El Congreso estaba decidido a aglutinar todas sus fuerzas para mandarlo a su casa el premier, pese a que hubo algunas dudas. Es que no fueron pocas las veces que estos parlamentarios lanzaron encendidas críticas al Ejecutivo solo para, al momento de la votación, mostrar una dócil obediencia en nombre de la “gobernabilidad”. La transformación de feroces opositores en prudentes aliados del statu quo se ha vuelto una triste rutina.

Esta vez, sin embargo, la situación cambió. Adrianzén cometió el grave error político de recordar —casi como advertencia— que si es censurado y su reemplazo no obtiene el voto de confianza en 30 días, Dina Boluarte podría disolver el Congreso. Una declaración temeraria que ha sido percibida como un chantaje institucional.

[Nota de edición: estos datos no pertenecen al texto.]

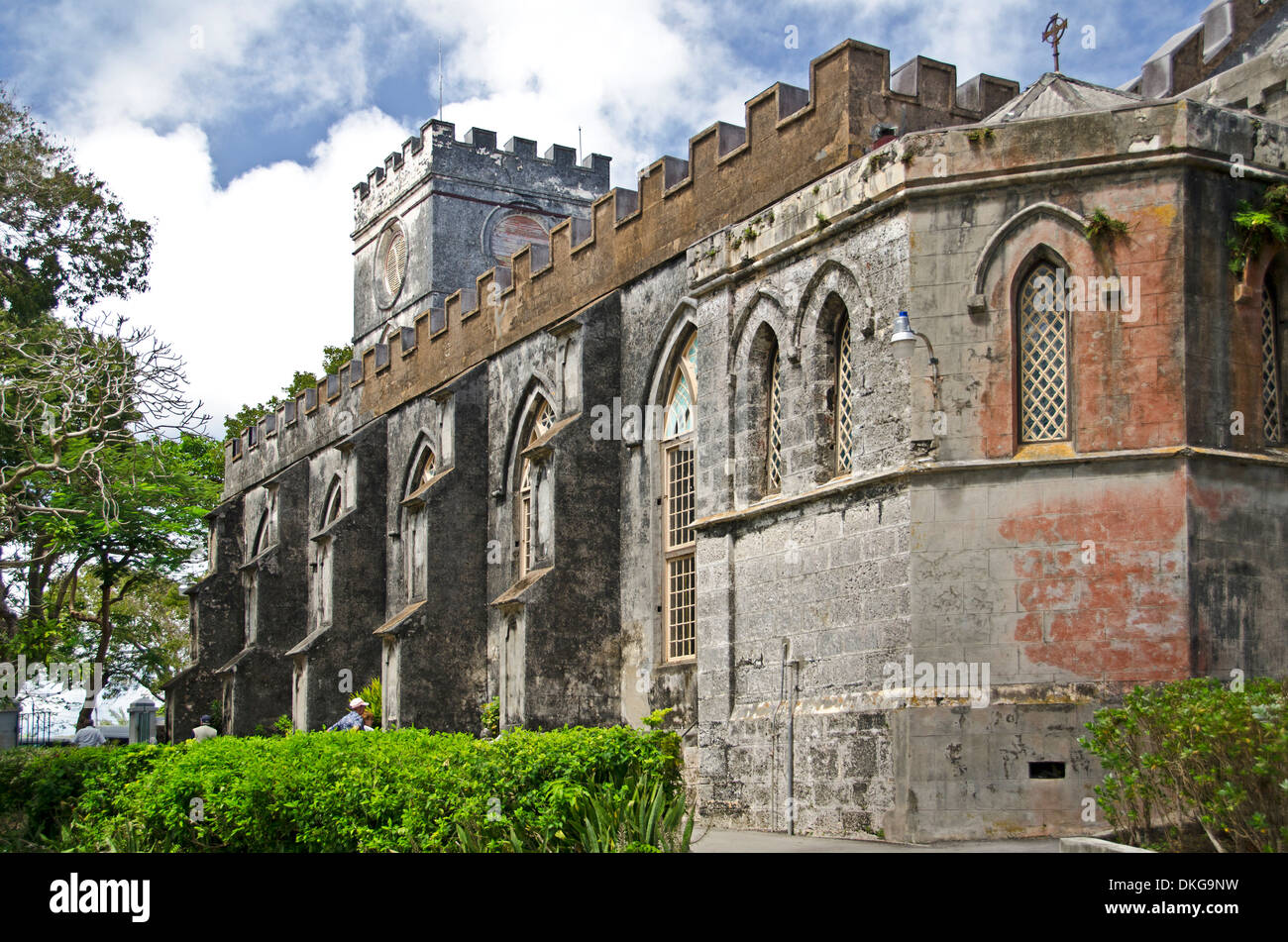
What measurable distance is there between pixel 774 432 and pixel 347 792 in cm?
680

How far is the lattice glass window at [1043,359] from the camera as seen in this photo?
13.8m

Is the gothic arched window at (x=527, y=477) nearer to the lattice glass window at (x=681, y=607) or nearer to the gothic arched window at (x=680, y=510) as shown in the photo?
the gothic arched window at (x=680, y=510)

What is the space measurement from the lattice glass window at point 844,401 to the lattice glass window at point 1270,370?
13.1 ft

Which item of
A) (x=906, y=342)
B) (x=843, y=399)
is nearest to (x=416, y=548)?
(x=843, y=399)

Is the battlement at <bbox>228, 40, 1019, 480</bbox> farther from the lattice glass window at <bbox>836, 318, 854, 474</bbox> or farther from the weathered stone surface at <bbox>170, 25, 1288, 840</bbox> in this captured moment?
the lattice glass window at <bbox>836, 318, 854, 474</bbox>

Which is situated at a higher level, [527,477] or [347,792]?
[527,477]

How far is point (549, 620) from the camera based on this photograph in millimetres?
21688

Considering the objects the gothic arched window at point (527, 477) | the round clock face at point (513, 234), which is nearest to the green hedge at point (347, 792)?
Result: the gothic arched window at point (527, 477)

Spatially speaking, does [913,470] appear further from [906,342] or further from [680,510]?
[680,510]

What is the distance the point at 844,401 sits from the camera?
15625 mm

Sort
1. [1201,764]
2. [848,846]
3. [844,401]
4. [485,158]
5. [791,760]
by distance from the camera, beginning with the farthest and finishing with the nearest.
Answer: [485,158] → [844,401] → [791,760] → [848,846] → [1201,764]

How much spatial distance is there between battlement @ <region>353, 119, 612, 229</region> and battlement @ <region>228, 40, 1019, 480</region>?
1355cm

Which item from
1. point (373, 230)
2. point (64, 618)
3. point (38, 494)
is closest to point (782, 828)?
point (38, 494)

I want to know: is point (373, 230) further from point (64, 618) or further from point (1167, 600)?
point (1167, 600)
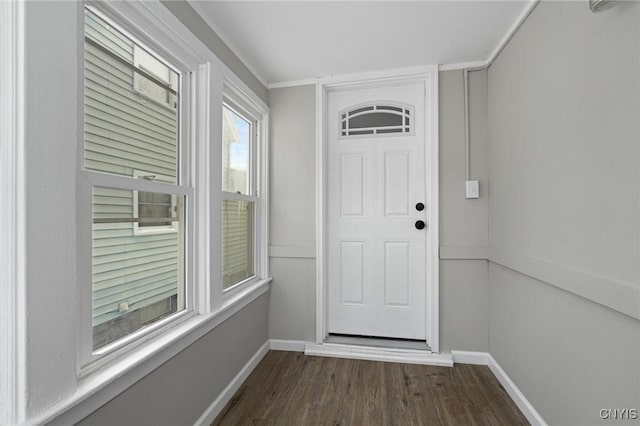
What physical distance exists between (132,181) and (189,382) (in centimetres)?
104

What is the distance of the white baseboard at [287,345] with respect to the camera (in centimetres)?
257

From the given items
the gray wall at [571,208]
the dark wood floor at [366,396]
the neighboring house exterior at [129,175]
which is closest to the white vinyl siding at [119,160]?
the neighboring house exterior at [129,175]

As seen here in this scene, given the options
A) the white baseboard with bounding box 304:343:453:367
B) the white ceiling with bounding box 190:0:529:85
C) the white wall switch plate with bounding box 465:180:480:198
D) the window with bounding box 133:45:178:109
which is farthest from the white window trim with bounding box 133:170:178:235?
the white wall switch plate with bounding box 465:180:480:198

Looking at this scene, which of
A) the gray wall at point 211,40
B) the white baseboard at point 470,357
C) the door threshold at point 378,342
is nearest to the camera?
the gray wall at point 211,40

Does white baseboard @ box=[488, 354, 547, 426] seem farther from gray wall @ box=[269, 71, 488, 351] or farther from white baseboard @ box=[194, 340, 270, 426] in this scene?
white baseboard @ box=[194, 340, 270, 426]

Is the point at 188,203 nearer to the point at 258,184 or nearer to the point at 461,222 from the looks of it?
the point at 258,184

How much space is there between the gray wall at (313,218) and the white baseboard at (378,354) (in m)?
0.12

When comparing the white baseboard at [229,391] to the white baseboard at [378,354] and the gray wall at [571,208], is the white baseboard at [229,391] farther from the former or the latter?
the gray wall at [571,208]

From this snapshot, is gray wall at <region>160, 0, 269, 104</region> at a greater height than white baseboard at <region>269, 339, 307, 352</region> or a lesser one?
greater

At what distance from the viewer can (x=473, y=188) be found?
7.61ft

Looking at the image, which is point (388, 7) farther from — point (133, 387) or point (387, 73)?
point (133, 387)

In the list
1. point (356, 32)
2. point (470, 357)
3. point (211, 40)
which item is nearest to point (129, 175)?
point (211, 40)

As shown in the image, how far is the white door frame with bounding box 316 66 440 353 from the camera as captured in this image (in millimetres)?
2396

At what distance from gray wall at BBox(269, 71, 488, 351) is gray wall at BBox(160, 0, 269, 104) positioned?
1.20 ft
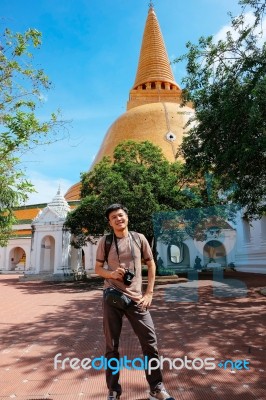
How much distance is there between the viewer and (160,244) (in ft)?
77.6

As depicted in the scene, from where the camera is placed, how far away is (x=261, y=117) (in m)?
6.98

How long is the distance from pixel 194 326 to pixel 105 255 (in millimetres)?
3907

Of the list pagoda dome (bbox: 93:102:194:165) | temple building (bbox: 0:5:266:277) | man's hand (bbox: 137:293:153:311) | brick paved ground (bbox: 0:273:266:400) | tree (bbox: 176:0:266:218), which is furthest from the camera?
pagoda dome (bbox: 93:102:194:165)

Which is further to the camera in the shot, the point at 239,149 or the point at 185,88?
the point at 185,88

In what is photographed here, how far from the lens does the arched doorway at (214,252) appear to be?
24.6m

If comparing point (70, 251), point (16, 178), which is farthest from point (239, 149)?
point (70, 251)

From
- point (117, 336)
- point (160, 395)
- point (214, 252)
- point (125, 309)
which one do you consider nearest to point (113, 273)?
point (125, 309)

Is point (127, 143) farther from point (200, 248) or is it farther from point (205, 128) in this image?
point (200, 248)

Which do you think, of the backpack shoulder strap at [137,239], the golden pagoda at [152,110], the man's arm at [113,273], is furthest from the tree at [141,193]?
the man's arm at [113,273]

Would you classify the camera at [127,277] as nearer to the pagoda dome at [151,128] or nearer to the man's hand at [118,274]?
the man's hand at [118,274]

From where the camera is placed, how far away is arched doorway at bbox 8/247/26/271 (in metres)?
29.1

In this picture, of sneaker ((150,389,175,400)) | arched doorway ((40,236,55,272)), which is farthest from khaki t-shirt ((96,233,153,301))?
arched doorway ((40,236,55,272))

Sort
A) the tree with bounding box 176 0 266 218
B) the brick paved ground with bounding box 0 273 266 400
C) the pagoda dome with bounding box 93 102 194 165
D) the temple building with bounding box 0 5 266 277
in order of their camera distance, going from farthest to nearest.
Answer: the pagoda dome with bounding box 93 102 194 165
the temple building with bounding box 0 5 266 277
the tree with bounding box 176 0 266 218
the brick paved ground with bounding box 0 273 266 400

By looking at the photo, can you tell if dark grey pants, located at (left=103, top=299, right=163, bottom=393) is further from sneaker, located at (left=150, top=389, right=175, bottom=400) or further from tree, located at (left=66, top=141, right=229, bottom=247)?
tree, located at (left=66, top=141, right=229, bottom=247)
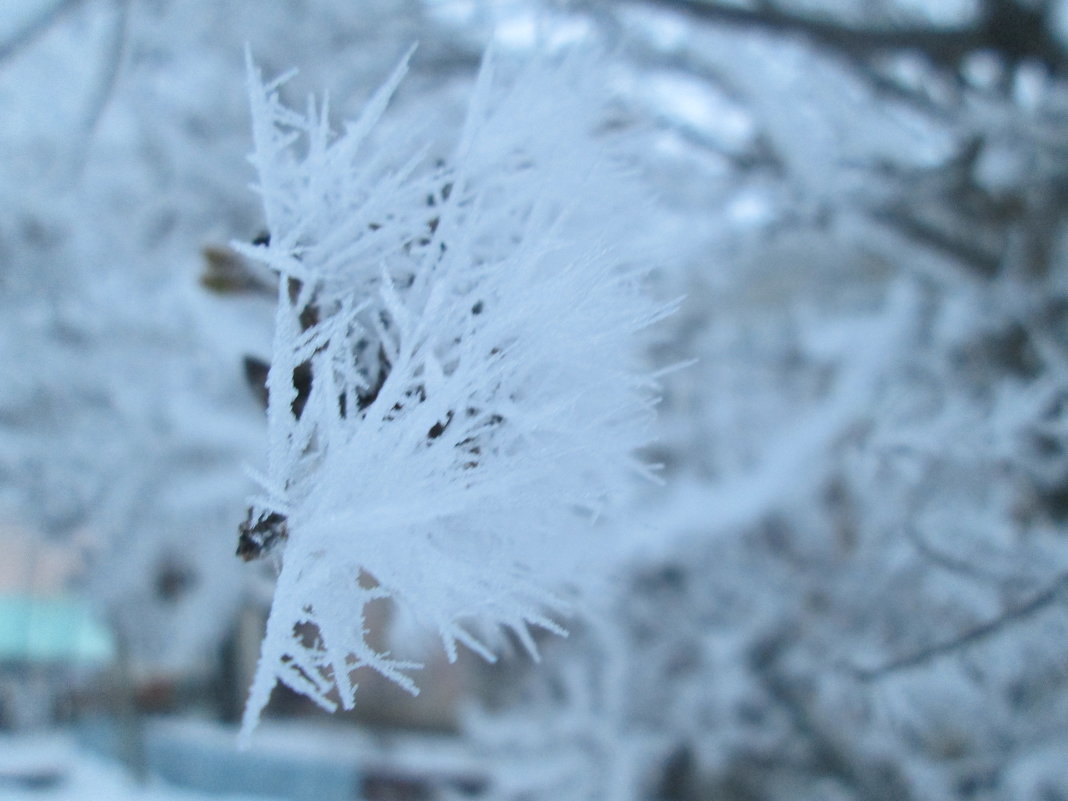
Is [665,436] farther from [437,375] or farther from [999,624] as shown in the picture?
[437,375]

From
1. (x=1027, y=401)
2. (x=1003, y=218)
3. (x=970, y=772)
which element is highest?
(x=1003, y=218)

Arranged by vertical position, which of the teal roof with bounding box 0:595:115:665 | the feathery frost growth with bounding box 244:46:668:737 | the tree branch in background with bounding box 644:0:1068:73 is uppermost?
the tree branch in background with bounding box 644:0:1068:73

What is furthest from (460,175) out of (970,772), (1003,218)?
(1003,218)

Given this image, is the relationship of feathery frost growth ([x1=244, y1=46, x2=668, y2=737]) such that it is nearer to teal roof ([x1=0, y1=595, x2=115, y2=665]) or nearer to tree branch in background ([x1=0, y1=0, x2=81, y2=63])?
tree branch in background ([x1=0, y1=0, x2=81, y2=63])

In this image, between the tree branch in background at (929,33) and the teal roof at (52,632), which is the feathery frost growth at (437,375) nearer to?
the tree branch in background at (929,33)

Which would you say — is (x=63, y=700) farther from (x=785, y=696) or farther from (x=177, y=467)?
(x=785, y=696)

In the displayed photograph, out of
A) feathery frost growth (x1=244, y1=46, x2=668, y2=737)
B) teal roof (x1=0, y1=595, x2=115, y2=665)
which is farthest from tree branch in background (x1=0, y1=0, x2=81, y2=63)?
teal roof (x1=0, y1=595, x2=115, y2=665)

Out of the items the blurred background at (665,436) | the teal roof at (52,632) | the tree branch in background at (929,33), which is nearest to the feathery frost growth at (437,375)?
the blurred background at (665,436)
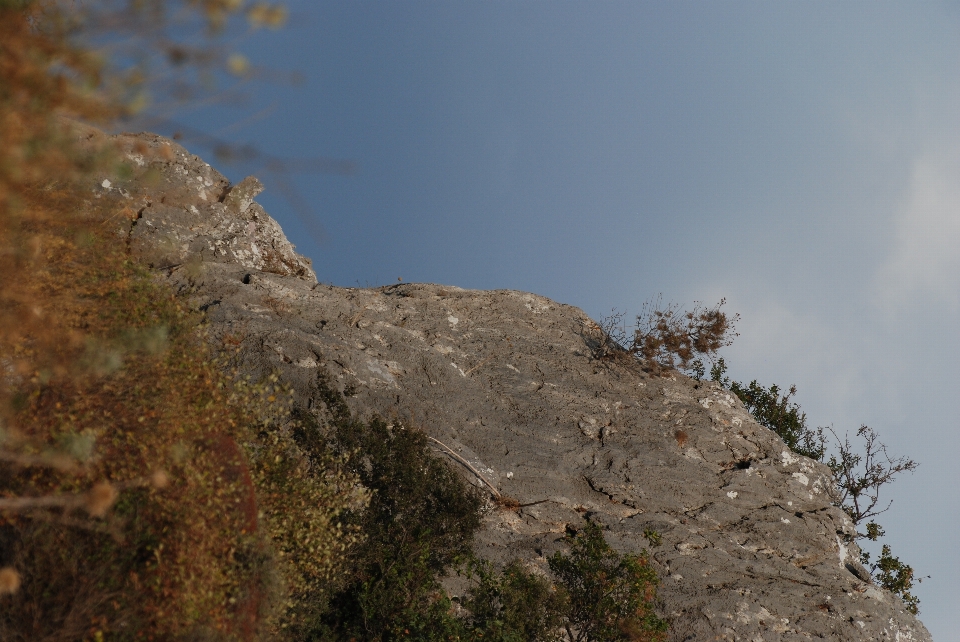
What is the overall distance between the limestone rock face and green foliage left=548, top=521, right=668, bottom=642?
A: 1650 millimetres

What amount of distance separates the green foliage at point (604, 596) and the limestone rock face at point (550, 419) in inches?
65.0

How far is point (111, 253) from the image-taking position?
1294cm

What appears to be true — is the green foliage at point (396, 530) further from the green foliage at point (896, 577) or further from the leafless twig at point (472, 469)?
the green foliage at point (896, 577)

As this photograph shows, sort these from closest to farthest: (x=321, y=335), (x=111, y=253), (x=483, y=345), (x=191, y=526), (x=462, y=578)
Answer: (x=191, y=526) < (x=111, y=253) < (x=462, y=578) < (x=321, y=335) < (x=483, y=345)

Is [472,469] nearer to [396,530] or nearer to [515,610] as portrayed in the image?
[396,530]

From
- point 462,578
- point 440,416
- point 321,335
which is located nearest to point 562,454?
point 440,416

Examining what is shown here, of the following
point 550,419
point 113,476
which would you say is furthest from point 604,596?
point 113,476

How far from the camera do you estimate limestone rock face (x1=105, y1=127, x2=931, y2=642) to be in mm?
16000

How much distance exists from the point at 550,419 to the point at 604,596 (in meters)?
6.04

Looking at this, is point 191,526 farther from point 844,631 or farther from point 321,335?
point 844,631

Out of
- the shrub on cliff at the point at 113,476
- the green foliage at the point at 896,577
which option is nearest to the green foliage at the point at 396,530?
the shrub on cliff at the point at 113,476

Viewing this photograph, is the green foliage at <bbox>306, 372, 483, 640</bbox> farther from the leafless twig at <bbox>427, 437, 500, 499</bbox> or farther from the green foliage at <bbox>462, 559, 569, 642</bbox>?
the green foliage at <bbox>462, 559, 569, 642</bbox>

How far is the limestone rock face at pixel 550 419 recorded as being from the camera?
52.5ft

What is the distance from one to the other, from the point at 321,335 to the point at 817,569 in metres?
13.0
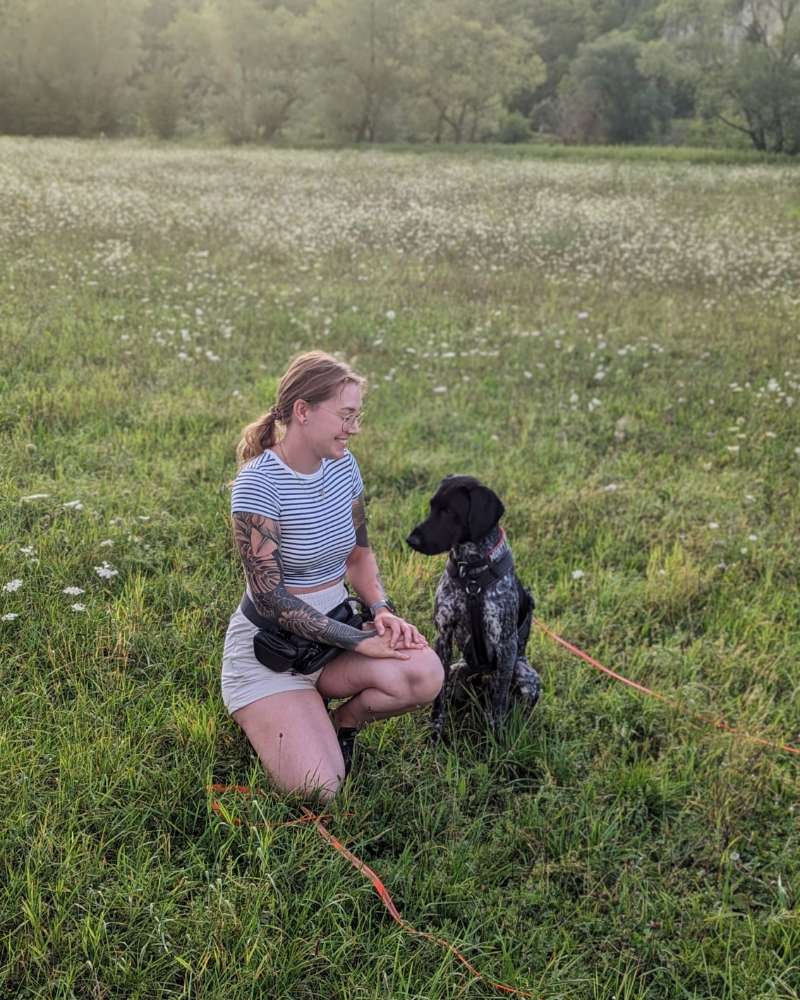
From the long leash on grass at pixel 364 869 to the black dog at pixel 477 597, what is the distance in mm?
841

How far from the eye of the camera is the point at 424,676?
11.0 ft

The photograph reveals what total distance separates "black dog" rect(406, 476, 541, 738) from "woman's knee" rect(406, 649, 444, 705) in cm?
34

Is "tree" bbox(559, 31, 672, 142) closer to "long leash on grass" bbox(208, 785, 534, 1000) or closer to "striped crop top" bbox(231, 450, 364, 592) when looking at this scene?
"striped crop top" bbox(231, 450, 364, 592)

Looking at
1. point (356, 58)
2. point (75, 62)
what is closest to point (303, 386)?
point (75, 62)

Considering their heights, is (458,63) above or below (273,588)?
above

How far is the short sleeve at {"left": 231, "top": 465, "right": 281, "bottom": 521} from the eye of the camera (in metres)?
3.33

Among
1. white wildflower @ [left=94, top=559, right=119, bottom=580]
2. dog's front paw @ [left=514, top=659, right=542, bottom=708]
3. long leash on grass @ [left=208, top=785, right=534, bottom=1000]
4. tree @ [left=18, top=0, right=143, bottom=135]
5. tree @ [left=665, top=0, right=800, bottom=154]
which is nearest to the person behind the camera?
long leash on grass @ [left=208, top=785, right=534, bottom=1000]

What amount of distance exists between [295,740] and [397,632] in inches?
23.5

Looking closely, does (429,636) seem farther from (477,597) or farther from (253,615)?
(253,615)

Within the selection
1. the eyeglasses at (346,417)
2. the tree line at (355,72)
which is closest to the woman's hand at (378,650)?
the eyeglasses at (346,417)

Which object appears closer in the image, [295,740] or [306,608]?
[295,740]

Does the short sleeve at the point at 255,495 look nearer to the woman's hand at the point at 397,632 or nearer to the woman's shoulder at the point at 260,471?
the woman's shoulder at the point at 260,471

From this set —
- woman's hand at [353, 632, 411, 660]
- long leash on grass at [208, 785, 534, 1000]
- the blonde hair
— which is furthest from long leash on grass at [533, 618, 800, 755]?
the blonde hair

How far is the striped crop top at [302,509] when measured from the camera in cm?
336
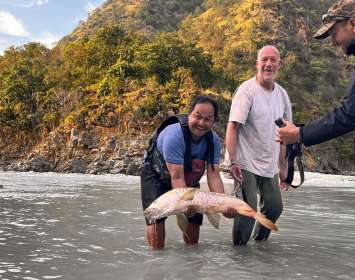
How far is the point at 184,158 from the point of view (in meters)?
4.43

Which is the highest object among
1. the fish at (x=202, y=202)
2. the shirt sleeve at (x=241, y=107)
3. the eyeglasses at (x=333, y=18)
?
the eyeglasses at (x=333, y=18)

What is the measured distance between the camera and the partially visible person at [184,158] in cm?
429

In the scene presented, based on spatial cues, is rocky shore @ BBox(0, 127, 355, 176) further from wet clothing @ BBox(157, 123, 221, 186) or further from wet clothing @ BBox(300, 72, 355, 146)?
wet clothing @ BBox(300, 72, 355, 146)

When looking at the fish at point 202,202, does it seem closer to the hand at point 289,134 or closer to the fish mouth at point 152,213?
the fish mouth at point 152,213

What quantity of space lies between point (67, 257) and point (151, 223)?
86 cm

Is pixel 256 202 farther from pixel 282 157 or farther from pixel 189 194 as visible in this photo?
pixel 189 194

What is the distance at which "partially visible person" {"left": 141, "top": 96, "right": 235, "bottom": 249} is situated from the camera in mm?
4285

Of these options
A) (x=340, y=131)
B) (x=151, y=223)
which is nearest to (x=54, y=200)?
(x=151, y=223)

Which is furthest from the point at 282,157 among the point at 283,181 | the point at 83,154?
the point at 83,154

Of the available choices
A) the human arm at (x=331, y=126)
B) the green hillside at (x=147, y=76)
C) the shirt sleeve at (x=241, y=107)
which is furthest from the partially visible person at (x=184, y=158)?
the green hillside at (x=147, y=76)

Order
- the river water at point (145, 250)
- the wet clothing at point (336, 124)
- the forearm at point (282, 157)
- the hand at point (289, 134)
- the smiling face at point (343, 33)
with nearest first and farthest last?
the wet clothing at point (336, 124), the smiling face at point (343, 33), the hand at point (289, 134), the river water at point (145, 250), the forearm at point (282, 157)

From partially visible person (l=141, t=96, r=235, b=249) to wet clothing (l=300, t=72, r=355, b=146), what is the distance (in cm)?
135

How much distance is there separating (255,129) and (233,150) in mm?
350

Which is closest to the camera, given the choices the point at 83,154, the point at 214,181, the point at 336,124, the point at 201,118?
the point at 336,124
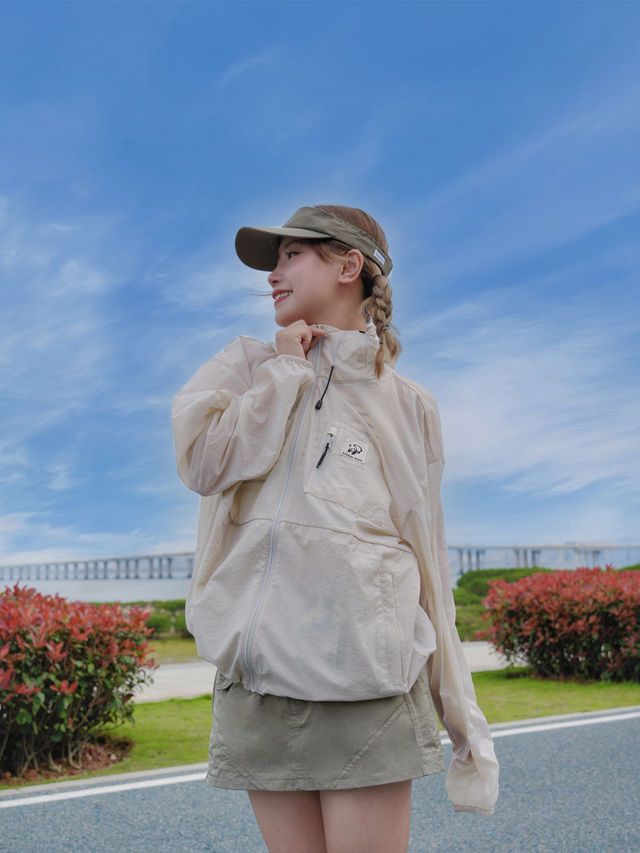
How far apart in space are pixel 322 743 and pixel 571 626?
289 inches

El premier no solo expuso la fragilidad del Gobierno, sino que encendió las alarmas en el Legislativo, donde muchos vieron esta censura como una oportunidad para “lavarse la cara” de cara a las próximas elecciones.

Este Parlamento, que carga con un enorme desprestigio y una profunda desconexión con la ciudadanía, eligió la posibilidad de actuar con responsabilidad. Salvo Alianza para el Progreso (hasta el final apoyando al Gobierno), los demás estaban definidos contra Adrianzén. La gobernabilidad no podía seguir siendo un escudo para la inacción, ni una excusa para blindar a un gabinete ineficaz. Tampoco podía ser una palabra vacía que justifique la renuncia al control político.